V. Баллада об Анфасе и Профиле
1
Когда мы смотрим на медали и монеты римских императоров, то их профили как-то особенно легко и незаметно позволяют нам скользить по времени их правления, точно по гребню волн, раздвигая мыслью и воображением известные нам факты эпохи, мы скользим в узкой лодчонке нашего индивидуального сознания по морям и океанам минувшей жизни и, кажется, любой анфасный лик в качестве компаса задержал бы наше плавание, заставил бы остановиться на каких-то отдельных чертах характера правителя или его эпохи, но профиль… по профилю можно скользить без препятствий и сколько угодно, а в образе скольжения мы всегда безошибочно узнаем почерк бытия, которое, как последний иерархический чин, скрепляет своей подписью любое событие текущей под его невидимым присмотром жизни, – вот почему все в мире движется в едином направлении, но бесконечная прямая, куда бы она ни отправлялась, рано или поздно замыкается на саму себя: таким образом описывается виртуальная окружность, которую мы никогда вполне физически не ощущаем, но помимо которой наш космос решительно не в состоянии вообразить.

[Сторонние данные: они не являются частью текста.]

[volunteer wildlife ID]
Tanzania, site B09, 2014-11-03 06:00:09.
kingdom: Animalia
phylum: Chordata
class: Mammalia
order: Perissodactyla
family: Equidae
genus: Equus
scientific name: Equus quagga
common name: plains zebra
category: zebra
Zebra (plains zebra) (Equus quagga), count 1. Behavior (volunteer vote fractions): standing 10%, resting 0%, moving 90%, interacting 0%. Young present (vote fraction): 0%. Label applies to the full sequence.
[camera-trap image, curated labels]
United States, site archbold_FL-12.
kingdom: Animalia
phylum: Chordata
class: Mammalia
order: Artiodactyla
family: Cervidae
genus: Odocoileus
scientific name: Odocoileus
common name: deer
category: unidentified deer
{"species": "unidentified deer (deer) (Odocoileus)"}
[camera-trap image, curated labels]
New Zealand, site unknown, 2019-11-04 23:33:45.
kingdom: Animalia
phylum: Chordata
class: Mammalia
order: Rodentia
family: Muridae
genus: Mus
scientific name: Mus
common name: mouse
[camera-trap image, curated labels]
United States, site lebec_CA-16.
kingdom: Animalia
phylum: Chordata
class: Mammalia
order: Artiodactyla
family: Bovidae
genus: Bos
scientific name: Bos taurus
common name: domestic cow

В самом деле, и небесные тела, и само мироздание в целом мы не можем помыслить иначе, как по образу и подобию шара, – тем самым вполне удовлетворительно решается знаменитая антиномия конечности – бесконечности Универсума: ведь сколько бы ни скользить – уже мыслью, но никак не космическим кораблем – по краю космоса, никогда не натолкнешься на какой-нибудь предел, но само скольжение Мысли или Духа будет совершаться по какой-то окружности, означающей предел нашего мышления и знания на данный момент: диаметр гигантского шара, в котором мироздание и мысль человека о нем слились воедино, будет, очевидно, непрестанно увеличиваться, но принцип вряд ли изменится, – точно так же мы уезжаем, чтобы возвратиться домой, так Гете сказал насчет отпусков: перефразируя его мысль, можно заключить, что мы рождаемся, чтобы умереть, однако, строго говоря, мир, из которого вышел младенец, ничего общего не имеет с тем миром, куда, по всей вероятности, войдет старец, и если бы речь шла о чистом и последовательном возвращении к первоисточнику, то мы должны были бы, достигнув определенного возраста, возвращаться назад, как в известном романе Скотта Фицджеральда, то есть от старости в зрелость, оттуда в юность, дальше в детство, из детства в младенчество, и наконец в зародышевую клетку, а затем в чистое ничто: но мы все-таки уходим в старость и разве что, проделывая этот тысячу раз пройденный путь, обнаруживаем, что все, что мы осуществили в жизни, было не столько свободным творческим созиданием, сколько высвобождением того, что было заложено в нас с детства, как семя в растении, а это как раз и значит, что, уходя в старость, мы в каком-то очень глубоком и подспудном смысле возвращаемся в детство.